Once shipped off to the Dominions, the children were not always supervised. Some were treated well, others terribly. 55 organizations in Canada accepted the children, including the Catholic church. Most Catholic families at the time were rural, French speaking Quebecers. Hence any Catholic Home Children were sent to Quebec, usually to farms where they had to learn rural ways, farming, and a new language! Sandra recited the story of one boy who would walk to a nearby native reserve just to hear English spoken. 

Dr Barnardo alone sent over 30,000 children to Canada to work on farms or as domestics. Some episodes of CBC’s popular Murdock Mysteries are based on the less savoury aspects of the BHC movement. Sandra heads the British Home Children Group International. There are some 30,000 names to date in their database. You can join for her Facebook group: Families of British Home Children, if you think you are related to a Home Child.

Sandra visited the Pier 21 museum in Halifax after the death of her father (the Canadian National Immigration museum – as most immigrants entered Canada via Pier 21). A research centre encouraged visitors to look up ancestors. Entering her father’s name into a computer, she was given a date of entry that didn’t make sense. It was earlier than his time as a Canadian soldier in WW2. Fortunately, Sandra’s sister was an immigration officer who followed up on the date to discover their father was in an orphanage in the UK and sent to Canada as a British Home Boy. It turned out her grandfather had dropped his sons off at an orphanage after WW1. She discovered that her father had a brother in Western Canada and also a sister!

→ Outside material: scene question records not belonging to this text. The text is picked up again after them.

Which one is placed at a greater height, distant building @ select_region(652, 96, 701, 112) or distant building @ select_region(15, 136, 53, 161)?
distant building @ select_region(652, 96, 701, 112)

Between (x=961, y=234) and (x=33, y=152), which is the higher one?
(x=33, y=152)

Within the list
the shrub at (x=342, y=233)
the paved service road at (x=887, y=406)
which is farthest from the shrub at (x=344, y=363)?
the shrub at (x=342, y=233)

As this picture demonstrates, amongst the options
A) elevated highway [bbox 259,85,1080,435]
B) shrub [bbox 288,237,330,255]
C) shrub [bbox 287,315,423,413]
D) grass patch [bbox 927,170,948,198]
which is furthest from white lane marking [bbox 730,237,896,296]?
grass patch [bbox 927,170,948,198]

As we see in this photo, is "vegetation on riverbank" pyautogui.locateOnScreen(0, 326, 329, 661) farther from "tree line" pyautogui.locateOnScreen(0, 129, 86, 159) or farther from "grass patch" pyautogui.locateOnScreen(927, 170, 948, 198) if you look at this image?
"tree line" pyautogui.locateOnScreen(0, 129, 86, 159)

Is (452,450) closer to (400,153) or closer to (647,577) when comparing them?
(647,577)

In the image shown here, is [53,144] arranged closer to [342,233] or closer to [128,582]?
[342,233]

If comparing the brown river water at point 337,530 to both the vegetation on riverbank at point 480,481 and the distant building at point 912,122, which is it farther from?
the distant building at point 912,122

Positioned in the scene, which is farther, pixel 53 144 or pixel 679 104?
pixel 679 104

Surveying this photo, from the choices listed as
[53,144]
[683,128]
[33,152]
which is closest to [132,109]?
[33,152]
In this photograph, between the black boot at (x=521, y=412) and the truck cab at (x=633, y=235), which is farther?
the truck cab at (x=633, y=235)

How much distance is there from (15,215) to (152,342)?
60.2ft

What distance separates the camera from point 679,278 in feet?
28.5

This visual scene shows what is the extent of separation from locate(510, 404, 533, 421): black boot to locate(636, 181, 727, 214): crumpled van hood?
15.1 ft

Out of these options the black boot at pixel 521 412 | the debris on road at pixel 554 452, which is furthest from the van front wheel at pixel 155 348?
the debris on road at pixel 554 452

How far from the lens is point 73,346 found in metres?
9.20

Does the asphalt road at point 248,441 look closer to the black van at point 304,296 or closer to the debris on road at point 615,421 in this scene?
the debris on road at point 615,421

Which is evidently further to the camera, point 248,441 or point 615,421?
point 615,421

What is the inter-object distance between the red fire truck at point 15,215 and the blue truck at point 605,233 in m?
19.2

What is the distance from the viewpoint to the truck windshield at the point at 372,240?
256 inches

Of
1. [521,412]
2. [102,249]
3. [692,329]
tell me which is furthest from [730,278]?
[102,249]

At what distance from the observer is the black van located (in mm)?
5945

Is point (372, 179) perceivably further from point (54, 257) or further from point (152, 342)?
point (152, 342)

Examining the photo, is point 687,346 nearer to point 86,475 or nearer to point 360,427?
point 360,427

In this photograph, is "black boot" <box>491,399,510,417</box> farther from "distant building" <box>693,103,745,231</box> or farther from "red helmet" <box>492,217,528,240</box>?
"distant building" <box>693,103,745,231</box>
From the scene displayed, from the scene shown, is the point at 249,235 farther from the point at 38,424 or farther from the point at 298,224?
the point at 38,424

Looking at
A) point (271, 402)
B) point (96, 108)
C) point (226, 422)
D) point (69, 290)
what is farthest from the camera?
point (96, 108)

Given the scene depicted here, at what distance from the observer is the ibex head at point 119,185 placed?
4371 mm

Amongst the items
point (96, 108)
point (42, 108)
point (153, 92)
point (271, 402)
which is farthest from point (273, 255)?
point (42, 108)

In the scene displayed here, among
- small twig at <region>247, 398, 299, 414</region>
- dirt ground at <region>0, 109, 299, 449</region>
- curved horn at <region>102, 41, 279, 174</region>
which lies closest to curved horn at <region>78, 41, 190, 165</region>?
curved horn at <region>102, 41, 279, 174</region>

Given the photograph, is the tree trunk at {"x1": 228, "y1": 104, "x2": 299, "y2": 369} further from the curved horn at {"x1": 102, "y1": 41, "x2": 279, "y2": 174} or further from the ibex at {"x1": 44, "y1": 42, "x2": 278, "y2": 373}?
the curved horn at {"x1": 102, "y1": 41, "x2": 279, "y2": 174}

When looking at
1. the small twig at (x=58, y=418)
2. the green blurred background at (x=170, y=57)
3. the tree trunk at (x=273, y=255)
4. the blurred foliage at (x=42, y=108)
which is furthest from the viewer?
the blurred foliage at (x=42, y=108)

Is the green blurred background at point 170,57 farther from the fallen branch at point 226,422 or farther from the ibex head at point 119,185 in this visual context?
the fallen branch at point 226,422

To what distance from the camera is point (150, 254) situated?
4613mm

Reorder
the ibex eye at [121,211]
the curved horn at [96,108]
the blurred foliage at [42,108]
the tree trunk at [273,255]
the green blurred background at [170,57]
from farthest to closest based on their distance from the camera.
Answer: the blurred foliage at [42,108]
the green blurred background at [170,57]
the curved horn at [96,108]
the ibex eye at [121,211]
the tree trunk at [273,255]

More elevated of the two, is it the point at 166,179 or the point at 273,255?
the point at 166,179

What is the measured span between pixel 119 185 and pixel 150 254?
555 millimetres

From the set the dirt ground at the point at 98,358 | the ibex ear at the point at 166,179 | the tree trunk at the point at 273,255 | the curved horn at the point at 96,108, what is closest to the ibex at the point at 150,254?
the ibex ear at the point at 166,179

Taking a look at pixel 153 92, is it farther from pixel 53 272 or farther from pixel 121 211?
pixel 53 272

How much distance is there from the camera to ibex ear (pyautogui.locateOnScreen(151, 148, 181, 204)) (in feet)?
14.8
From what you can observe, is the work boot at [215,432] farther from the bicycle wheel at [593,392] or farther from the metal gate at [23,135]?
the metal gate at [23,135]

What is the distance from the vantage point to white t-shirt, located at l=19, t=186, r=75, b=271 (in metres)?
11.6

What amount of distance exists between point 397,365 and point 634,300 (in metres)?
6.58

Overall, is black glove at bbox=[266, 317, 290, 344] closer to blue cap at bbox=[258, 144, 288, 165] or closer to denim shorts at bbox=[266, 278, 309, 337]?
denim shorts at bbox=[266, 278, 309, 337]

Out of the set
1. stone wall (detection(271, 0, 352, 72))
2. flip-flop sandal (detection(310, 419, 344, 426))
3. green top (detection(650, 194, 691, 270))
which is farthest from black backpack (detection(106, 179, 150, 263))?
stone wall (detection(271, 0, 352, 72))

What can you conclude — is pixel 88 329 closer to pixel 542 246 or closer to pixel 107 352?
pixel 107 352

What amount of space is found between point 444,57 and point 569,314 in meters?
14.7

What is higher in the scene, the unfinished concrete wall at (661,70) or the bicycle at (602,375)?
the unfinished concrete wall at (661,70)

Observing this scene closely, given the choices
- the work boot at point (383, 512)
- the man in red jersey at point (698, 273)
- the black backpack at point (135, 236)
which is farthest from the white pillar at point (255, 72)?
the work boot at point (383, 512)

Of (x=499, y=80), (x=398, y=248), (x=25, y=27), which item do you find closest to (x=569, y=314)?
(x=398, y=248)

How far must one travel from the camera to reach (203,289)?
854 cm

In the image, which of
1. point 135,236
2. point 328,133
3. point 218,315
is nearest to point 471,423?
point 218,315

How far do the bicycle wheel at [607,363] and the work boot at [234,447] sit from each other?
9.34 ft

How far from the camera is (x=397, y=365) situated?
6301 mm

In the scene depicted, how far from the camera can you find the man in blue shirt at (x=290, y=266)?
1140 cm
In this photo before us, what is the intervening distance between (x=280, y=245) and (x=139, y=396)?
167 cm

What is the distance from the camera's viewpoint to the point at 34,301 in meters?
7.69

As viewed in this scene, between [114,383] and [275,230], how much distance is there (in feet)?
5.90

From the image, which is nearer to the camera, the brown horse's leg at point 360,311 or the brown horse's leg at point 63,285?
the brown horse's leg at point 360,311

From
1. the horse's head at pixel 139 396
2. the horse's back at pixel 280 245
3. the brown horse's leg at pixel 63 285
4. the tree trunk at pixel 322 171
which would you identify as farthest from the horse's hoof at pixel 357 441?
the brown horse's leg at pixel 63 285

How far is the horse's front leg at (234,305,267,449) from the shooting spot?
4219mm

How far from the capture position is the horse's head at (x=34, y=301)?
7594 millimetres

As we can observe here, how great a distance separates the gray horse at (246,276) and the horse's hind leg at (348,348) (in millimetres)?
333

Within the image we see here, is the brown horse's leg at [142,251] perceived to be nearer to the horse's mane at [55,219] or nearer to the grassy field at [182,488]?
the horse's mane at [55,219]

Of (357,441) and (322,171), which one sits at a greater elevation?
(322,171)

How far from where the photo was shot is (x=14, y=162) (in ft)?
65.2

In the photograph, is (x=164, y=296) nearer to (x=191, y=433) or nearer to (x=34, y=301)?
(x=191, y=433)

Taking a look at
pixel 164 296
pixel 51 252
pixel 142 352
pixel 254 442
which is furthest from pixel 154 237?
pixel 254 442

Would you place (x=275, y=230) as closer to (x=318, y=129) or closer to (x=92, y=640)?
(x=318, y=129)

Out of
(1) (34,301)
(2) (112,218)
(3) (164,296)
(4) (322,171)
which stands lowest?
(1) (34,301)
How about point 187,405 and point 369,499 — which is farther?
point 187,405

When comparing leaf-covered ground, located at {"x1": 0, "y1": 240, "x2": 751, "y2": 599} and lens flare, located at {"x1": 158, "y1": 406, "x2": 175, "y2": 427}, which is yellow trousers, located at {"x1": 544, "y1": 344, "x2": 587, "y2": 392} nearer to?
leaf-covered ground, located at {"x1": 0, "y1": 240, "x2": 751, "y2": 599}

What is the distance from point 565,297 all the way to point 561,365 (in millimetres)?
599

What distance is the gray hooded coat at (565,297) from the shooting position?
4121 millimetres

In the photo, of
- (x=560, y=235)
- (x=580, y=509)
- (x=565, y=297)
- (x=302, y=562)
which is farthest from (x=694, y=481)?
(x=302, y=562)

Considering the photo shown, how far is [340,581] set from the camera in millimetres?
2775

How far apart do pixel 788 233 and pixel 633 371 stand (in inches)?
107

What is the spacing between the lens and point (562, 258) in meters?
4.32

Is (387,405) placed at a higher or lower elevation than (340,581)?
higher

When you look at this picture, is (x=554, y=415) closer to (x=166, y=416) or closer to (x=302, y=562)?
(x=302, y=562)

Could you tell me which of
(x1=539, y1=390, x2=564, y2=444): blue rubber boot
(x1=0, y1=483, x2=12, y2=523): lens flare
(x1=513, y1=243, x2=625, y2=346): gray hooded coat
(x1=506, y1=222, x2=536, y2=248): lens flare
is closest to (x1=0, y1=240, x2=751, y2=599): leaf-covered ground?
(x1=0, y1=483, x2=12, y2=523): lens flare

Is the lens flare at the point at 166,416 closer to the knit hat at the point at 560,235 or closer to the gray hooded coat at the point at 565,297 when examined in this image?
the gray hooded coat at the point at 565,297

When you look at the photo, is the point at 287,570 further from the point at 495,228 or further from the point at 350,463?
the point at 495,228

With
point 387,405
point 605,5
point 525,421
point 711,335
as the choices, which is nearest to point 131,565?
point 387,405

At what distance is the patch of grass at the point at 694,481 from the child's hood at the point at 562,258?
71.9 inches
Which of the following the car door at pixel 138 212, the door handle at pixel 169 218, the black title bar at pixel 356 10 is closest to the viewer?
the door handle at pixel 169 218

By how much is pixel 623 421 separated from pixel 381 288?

In the long run, Dr Barnardo’s photographs proved to be beneficial. A record of 500,000 plus photos were kept in England and appropriate photos are made available upon proof to any direct descendant. On February 16, 2017, the Canadian House of Commons passed a motion to apologize to those children still alive and their descendants. National British Home Child day is held in Canada each September 28th. Sandra printed a group photo from the BHC Group International website but could not identify her father who she felt was in it. 

Sandra started out with no family on her father’s side. With persistence, she discovered her father had also had a sister who had children as well – her cousins. She wrote an address in Scotland believed to belong to a cousin. No answer. On a trip the UK a serendipitous meeting in a pub resulted in finding her Scottish cousins plus one cousin, Moira, who was the first female Beefeater in the history of the Tower of London!

Sandra brought copies of the books she has written plus one written by a friend in Calgary. All copies were for sale to the audience.

After her talk, Sandra held a Q&A session with many interesting questions, most of which she answered in detail – no notes needed or used.